Dr. Tsai-Fan Yu was born in Shanghai, China, in 1911.  As a sophomore in Gin Ling College, she was admitted into Peking Union Medical College (PUMC) with a full scholarship.  She received her M.D. with highest honors and became Chief Resident of Internal Medicine at PUMC in 1939, an unprecedented distinction for a female physician during that era.  In 1947, she came to New York City, where she first worked at Columbia University College of Physicians and Surgeons, and then joined the faculty of Mount Sinai Medical Center in 1957, where she spent the remainder of her professional career.  She was Mount Sinai’s first female Full Professor in Internal Medicine, and retired with Professor Emeritus status in 1992 at the age of 81.  In conjunction with Dr. Alexander Gutman, she performed the ground-breaking research on uric acid metabolism that turned gout into a treatable disease.  Dr. Yu was among the first to demonstrate that gout could be effectively controlled with allopurinol.  In another seminal study, she showed that colchicine could prevent gouty attacks.  She served as a member of the National Institutes of Health (NIH) advisory panel on metabolic diseases, and her research was continuously funded by the NIH for 26 years. She received numerous honors and awards throughout her career, including the Distinguished Career Achievement Award from Mount Sinai Medical Center and the Master Award from the American Association of Rheumatology.  Her ability to translate laboratory research into the effective prevention and treatment of gout represents a milestone in medicine. As a clinician she followed over 4000 active gout patients, probably one of the largest gout-based practices that ever existed.  Dr. Tsai-Fan Yu’s pioneering and seminal contributions to elucidating the metabolic basis and defining treatments for gout are a paragon of translational biomedical research. 
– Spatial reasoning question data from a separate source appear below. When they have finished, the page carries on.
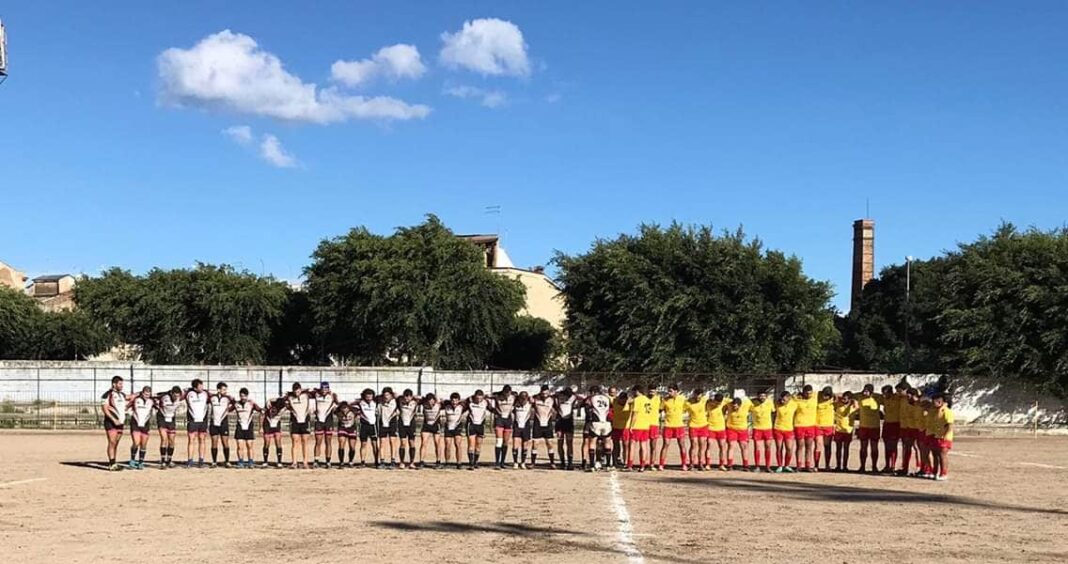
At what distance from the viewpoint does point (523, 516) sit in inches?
556

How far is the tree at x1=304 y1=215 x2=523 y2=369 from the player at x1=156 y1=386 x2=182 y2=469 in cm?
2446

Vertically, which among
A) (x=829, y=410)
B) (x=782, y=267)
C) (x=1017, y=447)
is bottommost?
(x=1017, y=447)

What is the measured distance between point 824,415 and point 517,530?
33.6 feet

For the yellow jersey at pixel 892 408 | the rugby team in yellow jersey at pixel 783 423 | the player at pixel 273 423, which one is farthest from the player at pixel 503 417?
the yellow jersey at pixel 892 408

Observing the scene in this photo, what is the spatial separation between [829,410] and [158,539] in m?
13.7

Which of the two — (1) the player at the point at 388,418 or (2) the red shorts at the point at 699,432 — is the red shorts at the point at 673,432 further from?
(1) the player at the point at 388,418

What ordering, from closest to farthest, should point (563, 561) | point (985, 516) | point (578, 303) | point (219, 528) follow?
point (563, 561) → point (219, 528) → point (985, 516) → point (578, 303)

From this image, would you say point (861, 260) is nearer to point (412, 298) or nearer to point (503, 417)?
point (412, 298)

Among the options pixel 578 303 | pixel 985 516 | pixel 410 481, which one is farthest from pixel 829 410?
pixel 578 303

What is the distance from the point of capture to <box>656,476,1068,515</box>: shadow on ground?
15758mm

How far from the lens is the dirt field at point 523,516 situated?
444 inches

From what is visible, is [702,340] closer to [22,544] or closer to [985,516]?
[985,516]

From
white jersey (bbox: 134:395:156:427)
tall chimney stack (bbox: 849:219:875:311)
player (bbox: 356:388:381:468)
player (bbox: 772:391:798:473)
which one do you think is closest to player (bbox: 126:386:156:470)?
white jersey (bbox: 134:395:156:427)

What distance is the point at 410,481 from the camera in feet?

The keynote lectures were followed by exciting and concurrent presentations in various disciplines of biomedical sciences by SCBA members and invited guests. A Symposium Banquet was held in the evening to honor local and national organizers, speakers, presenters, local staffs, and every participants. A full course menu with distinguished Taiwanese cuisine and entertainment by the Taipei Classical Chinese Music Emsemble were the highlights of the evening.